» ЗАДАНИЕ 1: Перепишите дословно только те записи, что идут от строки, содержащей «Which one among», до строки, содержащей «622 centimetres», включая обе эти строки.
◆ ◆ ◆
Между тем жизнь в России движется своим чередом, продолжается противосто­яние полиции, охранных отделений и террористов, которые задумывали в зарубежье но­вые покушения для осуществления их в отечестве. Впрочем, удавались они не всегда: власть не дремала и расширяла свою агентуру, внедряя ее в оппозицию. Вот обычное до­несение от 11 сентября 1907 года тайного киевского агента Аленского, бывшего анархи­стом-коммунистом, но завербованного после первого же ареста:

«Сегодня в Киев из Севастополя приехала Мержеевская и остановилась в доме № 5 по Трехсвятительской улице. Мержеевская рассказала, что отколовшаяся от Цент­рального Комитета группа социал-революционеров командировала из Парижа в Сева­стополь отряд для совершения террористического акта против государя в день прибы­тия его в Севастополь. В состав этого отряда вошла, будто бы, и Мержеевская, которая



должна была находиться в числе публики с букетом цветов со вложенной внутри его бом­бой, предназначенной для метания во время высочайшего проезда. По ее словам, все бы­ло подготовлено вполне, но Мержеевская, прибывшая из Парижа в Россию через Алек­сандров, опоздала в Варшаве на поезд, не попав, благодаря этому, своевременно в Сева­стополь, почему упомянутый террористический акт не состоялся и был отложен. По ее же словам, она прожила в Севастополе трое суток в одной из лучших гостиниц по паспор­ту на имя француженки-певицы» [63, с. 126].
◆ ◆ ◆
» ЗАДАНИЕ 2: Что, согласно отрывку, помешало Мержеевской вовремя попасть в Севастополь?

Сохранённые записи набора данных
◆ ◆ ◆
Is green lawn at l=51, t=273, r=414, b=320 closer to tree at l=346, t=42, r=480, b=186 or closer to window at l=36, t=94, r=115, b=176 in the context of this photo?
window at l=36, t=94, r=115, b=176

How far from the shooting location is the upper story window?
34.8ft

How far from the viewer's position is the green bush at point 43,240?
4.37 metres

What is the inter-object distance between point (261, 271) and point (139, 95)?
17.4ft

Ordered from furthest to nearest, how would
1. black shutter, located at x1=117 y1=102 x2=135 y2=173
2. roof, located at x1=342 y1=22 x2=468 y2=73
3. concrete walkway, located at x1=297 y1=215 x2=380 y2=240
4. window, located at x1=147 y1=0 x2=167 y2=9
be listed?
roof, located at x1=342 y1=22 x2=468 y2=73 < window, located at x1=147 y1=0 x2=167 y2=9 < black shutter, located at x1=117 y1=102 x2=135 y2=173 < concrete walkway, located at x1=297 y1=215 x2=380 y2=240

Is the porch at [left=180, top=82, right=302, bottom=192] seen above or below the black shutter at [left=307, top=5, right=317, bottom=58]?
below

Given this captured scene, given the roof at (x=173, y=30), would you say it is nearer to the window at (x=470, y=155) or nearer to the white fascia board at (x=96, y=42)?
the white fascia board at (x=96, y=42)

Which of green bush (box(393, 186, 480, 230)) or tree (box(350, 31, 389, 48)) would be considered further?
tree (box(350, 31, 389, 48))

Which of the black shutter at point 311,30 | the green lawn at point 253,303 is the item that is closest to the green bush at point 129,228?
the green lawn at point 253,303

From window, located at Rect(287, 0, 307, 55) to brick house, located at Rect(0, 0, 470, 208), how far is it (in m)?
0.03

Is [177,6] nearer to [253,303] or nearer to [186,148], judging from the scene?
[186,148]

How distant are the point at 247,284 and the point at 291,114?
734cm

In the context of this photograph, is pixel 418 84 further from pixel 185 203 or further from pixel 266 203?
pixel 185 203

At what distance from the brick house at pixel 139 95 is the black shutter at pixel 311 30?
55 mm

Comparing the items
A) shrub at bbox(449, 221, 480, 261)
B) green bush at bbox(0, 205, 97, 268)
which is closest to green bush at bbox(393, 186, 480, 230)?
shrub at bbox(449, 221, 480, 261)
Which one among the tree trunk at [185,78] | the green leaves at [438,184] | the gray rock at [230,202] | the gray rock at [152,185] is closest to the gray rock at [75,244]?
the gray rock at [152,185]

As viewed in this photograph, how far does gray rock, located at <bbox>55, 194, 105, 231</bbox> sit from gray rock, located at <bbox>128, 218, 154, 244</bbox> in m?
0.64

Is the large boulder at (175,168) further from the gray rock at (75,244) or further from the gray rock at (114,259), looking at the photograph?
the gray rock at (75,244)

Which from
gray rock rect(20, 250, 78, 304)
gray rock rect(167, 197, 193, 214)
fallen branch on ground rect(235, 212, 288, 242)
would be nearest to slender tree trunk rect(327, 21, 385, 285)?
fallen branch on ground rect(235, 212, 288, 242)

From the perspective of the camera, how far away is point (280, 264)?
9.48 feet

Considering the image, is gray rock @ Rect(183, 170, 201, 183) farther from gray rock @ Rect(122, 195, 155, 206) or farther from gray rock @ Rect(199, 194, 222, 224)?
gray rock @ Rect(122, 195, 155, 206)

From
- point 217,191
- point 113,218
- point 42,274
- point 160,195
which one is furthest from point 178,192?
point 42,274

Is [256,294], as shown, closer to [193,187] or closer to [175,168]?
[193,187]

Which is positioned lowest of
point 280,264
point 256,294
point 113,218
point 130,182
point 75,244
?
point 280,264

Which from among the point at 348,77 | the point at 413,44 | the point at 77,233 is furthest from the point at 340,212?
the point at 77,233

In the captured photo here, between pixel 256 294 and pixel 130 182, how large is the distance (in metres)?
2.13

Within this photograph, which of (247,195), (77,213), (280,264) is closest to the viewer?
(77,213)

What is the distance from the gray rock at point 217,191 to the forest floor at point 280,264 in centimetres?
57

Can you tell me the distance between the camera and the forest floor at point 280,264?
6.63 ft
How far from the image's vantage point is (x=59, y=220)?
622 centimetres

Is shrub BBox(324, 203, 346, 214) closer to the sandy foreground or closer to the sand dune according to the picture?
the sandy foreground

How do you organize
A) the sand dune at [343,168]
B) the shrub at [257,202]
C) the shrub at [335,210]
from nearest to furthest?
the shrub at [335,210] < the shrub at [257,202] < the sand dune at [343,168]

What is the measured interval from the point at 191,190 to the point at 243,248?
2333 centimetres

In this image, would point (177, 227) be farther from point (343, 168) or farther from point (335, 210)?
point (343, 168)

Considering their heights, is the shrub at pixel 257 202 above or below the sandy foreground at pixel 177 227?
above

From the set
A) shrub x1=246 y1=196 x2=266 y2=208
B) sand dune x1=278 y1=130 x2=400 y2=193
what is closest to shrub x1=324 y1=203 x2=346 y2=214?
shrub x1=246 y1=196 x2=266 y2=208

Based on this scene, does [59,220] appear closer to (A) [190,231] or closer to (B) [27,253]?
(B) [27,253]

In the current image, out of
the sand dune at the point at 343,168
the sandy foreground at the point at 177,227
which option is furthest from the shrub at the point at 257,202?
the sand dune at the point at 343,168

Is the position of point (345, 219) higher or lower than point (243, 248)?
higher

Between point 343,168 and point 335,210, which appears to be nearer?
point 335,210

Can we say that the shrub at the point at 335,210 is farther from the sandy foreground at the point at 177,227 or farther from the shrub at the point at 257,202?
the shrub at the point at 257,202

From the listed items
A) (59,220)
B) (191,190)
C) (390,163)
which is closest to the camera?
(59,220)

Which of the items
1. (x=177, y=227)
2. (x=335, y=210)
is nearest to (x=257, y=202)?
◆ ◆ ◆
» РЕЗУЛЬТАТ ВЫПОЛНЕНИЯ 1:
Which one among the tree trunk at [185,78] | the green leaves at [438,184] | the gray rock at [230,202] | the gray rock at [152,185] is closest to the gray rock at [75,244]?
the gray rock at [152,185]

As viewed in this photograph, how far does gray rock, located at <bbox>55, 194, 105, 231</bbox> sit from gray rock, located at <bbox>128, 218, 154, 244</bbox> in m?
0.64

Is the large boulder at (175,168) further from the gray rock at (75,244) or further from the gray rock at (114,259), looking at the photograph?
the gray rock at (75,244)

Which from
gray rock rect(20, 250, 78, 304)
gray rock rect(167, 197, 193, 214)
fallen branch on ground rect(235, 212, 288, 242)
would be nearest to slender tree trunk rect(327, 21, 385, 285)?
fallen branch on ground rect(235, 212, 288, 242)

From the perspective of the camera, how far away is point (280, 264)?
9.48 feet

Considering the image, is gray rock @ Rect(183, 170, 201, 183) farther from gray rock @ Rect(122, 195, 155, 206) or farther from gray rock @ Rect(199, 194, 222, 224)?
gray rock @ Rect(122, 195, 155, 206)

From
- point 217,191
- point 113,218
- point 42,274
- point 160,195
which one is furthest from point 178,192?
point 42,274

Is [256,294], as shown, closer to [193,187] or closer to [175,168]?
[193,187]

Which is positioned lowest of
point 280,264
point 256,294
point 113,218
point 130,182
point 75,244
?
point 280,264

Which from among the point at 348,77 | the point at 413,44 | the point at 77,233 is furthest from the point at 340,212?
the point at 77,233

In the captured photo here, between pixel 256 294 and pixel 130 182, how large is the distance (in metres)?
2.13

Within this photograph, which of (247,195), (77,213), (280,264) is closest to the viewer?
(77,213)

What is the distance from the gray rock at point 217,191 to the forest floor at point 280,264 in centimetres?
57

Can you tell me the distance between the camera and the forest floor at point 280,264?
6.63 ft
How far from the image's vantage point is (x=59, y=220)?
622 centimetres

» РЕЗУЛЬТАТ ВЫПОЛНЕНИЯ 2: Она опоздала на поезд в Варшаве.